- **Work instructions**:
a. In the rain gear thread below, shorten the paragraph beginning "Getting difficult to work with wet boots" while keeping its main facts.
b. Carry on the rain gear thread below from its final post.

- **Text block**:
(begin)

# Rain gear?



## yaacov (Aug 8, 2012)

In need of rain gear. What do you guys wear for yourself and what do you supply for your workers? 

Getting difficult to work with wet boots. Was looking at something called neo over boots. They are expensive but look like they can be worth it. 

Any cheaper alternatives?

Also, what rain pants or tops do you wear? The cheaper plastic stuff rips all the time, especially in the pants.


----------



## Redwood (Sep 8, 2008)

http://newenglandmarine.com/products-page/browse-by/new-england-rain-jacket1/

http://newenglandmarine.com/products-page/browse-by/new-england-bib-pants1/

http://newenglandmarine.com/products-page/browse-by/muck-boot-arctic-sport/

or, in warmer weather

http://newenglandmarine.com/products-page/browse-by/servus-non-insulated-knee-boot/


----------



## Shoot'N'Plumber (Apr 27, 2013)

Are u talking about general outdoor working/construction needs? Or something that can function for outside to inside work transition?

(end)

- **Supplied information**:
(begin)

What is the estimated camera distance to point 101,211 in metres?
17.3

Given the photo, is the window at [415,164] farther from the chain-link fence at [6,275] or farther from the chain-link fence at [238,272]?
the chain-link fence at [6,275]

(end)

- **Exercise results**:
a. Wet boots are making work hard. Neo over boots look pricey but possibly worth it.

b.
----------



## yaacov (Aug 8, 2012)

Service work: mainly unclogging rain or waste drains and changing boiler heating elements on building roofs. ( most water boilers are located on roofs here)


----------



## Redwood (Sep 8, 2008)

That gear I linked above is what commercial fishermen on the North Atlantic wear, it will keep you dry and is quite durable...

They just order it oversized so it fits over their layers of clothing...


----------



## FL pipe dope (Dec 3, 2014)

Redwood said:


> That gear I linked above is what commercial fishermen on the North Atlantic wear, it will keep you dry and is quite durable...
> 
> They just order it oversized so it fits over their layers of clothing...


^^^^. Roger that. Grundens are hard to beat too. That and a pair of white shrimpin' boots. (In Florida we opt for a T-shirt baggies and flip-flops. ):thumbsup:


----------



## YoungApprentice (Dec 7, 2013)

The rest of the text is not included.